● **Required work**:
• a. Answer these questions about the Tao Te Ching excerpt:
(i) According to the excerpt, what are the ancient Masters as clear as?
(ii) Whose translation is credited?
(iii) What does the Master not seek?
• b. Please write what comes next in the forum thread quoting the Tao Te Ching excerpt, picking up after its final line.

Dwelling in Possibility - ivank
https://srconstantin.wordpress.com/2017/05/18/dwelling-in-possibility/
======
smacktoward

       The ancient Masters were profound and subtle.
       Their wisdom was unfathomable.
       There is no way to describe it;
       all we can describe is their appearance.
       
       They were careful
       as someone crossing an iced-over stream.
       Alert as a warrior in enemy territory.
       Courteous as a guest.
       Fluid as melting ice.
       Shapable as a block of wood.
       Receptive as a valley.
       Clear as a glass of water.
       
       Do you have the patience to wait
       till your mud settles and the water is clear?
       Can you remain unmoving
       till the right action arises by itself?
       
       The Master doesn't seek fulfillment.
       Not seeking, not expecting,
       she is present, and can welcome all things.
    

\-- _Tao Te Ching_ , Stephen Mitchell translation.

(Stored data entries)
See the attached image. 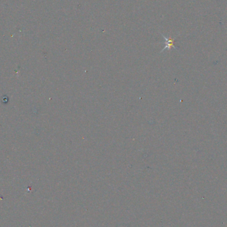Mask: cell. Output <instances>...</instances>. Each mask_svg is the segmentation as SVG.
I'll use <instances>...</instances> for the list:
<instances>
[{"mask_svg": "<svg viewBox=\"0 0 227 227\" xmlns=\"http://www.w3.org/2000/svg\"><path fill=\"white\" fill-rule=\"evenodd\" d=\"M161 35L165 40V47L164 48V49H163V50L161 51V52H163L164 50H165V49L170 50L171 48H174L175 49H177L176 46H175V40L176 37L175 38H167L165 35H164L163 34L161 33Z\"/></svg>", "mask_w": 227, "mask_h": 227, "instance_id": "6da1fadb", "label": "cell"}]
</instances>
==
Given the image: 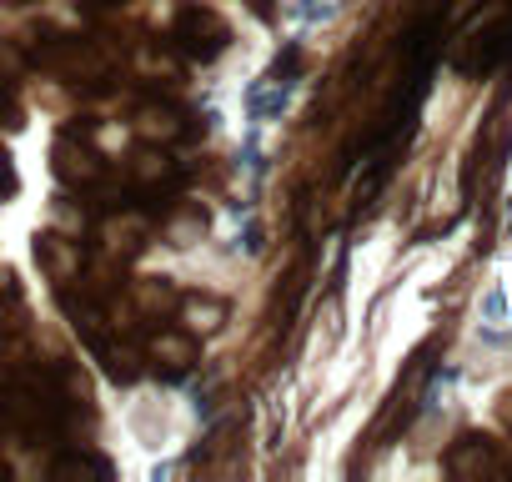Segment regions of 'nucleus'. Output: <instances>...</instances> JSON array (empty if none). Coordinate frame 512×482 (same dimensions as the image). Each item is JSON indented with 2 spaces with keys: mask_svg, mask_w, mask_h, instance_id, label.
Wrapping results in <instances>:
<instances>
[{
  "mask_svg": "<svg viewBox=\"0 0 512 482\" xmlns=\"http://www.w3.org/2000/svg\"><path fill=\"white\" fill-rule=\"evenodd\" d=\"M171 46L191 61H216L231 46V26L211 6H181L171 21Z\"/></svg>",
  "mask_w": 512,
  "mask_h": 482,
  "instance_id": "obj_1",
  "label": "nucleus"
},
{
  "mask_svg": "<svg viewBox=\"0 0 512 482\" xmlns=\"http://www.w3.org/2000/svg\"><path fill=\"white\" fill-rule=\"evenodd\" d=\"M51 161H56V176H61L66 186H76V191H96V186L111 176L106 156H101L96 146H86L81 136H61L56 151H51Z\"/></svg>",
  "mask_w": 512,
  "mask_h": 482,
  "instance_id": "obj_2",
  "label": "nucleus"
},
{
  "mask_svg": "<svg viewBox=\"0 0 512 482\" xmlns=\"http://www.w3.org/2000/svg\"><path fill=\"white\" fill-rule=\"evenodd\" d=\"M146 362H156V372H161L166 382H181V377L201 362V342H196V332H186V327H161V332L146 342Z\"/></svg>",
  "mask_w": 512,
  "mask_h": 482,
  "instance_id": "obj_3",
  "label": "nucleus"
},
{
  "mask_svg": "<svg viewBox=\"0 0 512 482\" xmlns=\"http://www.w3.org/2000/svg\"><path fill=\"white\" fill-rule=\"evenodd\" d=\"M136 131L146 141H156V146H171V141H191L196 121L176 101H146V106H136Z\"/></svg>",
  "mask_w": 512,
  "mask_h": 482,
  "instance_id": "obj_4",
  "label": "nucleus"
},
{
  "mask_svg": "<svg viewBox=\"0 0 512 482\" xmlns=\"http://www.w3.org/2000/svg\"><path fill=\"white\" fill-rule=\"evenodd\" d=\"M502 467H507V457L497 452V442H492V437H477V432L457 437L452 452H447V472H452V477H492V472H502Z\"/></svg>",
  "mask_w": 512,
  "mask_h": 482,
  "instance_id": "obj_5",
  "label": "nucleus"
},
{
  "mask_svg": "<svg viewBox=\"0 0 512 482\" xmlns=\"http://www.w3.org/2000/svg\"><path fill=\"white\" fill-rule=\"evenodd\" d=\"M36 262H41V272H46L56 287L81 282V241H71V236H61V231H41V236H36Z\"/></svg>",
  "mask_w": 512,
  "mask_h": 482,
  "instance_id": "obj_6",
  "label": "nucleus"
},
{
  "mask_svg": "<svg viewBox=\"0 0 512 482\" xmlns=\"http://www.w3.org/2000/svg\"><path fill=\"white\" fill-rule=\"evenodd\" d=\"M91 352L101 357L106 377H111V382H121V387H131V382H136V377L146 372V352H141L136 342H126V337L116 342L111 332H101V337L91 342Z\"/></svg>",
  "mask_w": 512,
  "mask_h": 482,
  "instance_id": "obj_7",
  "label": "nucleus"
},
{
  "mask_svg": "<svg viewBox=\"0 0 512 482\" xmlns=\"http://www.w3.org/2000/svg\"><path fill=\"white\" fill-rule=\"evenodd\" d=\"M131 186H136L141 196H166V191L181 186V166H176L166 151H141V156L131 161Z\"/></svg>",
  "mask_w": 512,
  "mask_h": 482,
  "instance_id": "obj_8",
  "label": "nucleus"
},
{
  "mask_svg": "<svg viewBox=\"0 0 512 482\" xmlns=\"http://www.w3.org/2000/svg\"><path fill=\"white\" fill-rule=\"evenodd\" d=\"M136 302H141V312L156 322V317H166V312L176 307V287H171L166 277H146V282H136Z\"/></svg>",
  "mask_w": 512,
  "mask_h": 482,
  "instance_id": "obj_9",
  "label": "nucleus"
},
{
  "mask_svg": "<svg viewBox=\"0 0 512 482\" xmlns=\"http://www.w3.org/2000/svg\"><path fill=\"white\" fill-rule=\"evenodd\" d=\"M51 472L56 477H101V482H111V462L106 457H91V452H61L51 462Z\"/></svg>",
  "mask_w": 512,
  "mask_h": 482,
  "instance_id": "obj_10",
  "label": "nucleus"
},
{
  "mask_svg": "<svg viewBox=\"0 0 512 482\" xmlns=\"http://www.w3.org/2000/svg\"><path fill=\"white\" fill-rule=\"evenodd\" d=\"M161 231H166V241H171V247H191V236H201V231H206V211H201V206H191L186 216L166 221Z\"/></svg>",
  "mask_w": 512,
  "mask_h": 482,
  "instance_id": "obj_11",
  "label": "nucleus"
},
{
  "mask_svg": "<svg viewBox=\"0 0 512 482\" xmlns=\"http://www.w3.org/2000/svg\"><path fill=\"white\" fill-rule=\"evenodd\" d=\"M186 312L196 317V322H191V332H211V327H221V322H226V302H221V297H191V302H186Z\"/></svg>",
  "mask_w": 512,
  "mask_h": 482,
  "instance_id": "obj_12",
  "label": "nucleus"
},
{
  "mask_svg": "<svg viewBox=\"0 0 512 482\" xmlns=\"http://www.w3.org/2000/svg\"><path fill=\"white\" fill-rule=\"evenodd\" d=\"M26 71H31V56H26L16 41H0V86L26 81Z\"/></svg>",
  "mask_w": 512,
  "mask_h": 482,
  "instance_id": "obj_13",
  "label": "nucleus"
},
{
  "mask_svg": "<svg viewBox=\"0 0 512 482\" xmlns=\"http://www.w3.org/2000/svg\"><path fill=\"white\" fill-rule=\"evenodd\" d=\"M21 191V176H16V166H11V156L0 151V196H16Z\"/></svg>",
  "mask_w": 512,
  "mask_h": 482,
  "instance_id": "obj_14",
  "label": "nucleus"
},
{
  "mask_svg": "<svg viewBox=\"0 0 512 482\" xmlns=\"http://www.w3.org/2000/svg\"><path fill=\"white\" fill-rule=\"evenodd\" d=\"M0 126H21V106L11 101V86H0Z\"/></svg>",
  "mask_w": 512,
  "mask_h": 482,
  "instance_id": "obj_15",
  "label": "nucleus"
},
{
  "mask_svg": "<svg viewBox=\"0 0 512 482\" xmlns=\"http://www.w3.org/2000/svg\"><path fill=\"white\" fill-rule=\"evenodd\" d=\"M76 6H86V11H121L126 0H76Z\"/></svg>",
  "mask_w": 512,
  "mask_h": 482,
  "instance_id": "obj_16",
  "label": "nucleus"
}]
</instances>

● **Answer set**:
• a.
(i) A glass of water.
(ii) Stephen Mitchell's.
(iii) Fulfillment.

• b.
[http://acc6.its.brooklyn.cuny.edu/~phalsall/texts/taote-v3.h...](http://acc6.its.brooklyn.cuny.edu/~phalsall/texts/taote-v3.html#15)

------
leggomylibro
I think this makes a lot of sense if you tilt your head a little and look at
"business-ing" as a creative position. What the author describes sounds a lot
like an ordinary iterative design process.

You have some idea of what you want to do/make, but you aren't completely
clear on 100% of the nitty-gritty specifics. You don't necessarily know if
every little bit of your plan will work from the get-go, but you'll learn more
as you move forwards and ferret out those loose ends. If your original idea
does turn out to be untenable, there are likely going to be changes that you
can make in order to take things in a new, more plausible direction.

The author says that they have trouble thinking like this, but I wouldn't be
surprised if they did so naturally with their hobbies; writing, learning to
play an instrument, software projects, hardware hacking...you face the same
sort of cycle of vague direction, experimentation, validation or failure, and
repeat. Ultimately, it comes down to confidence in your ability to be able to
find a path forward and keep moving when you do run into issues; I think that
just sort of comes naturally when you're doing something for fun.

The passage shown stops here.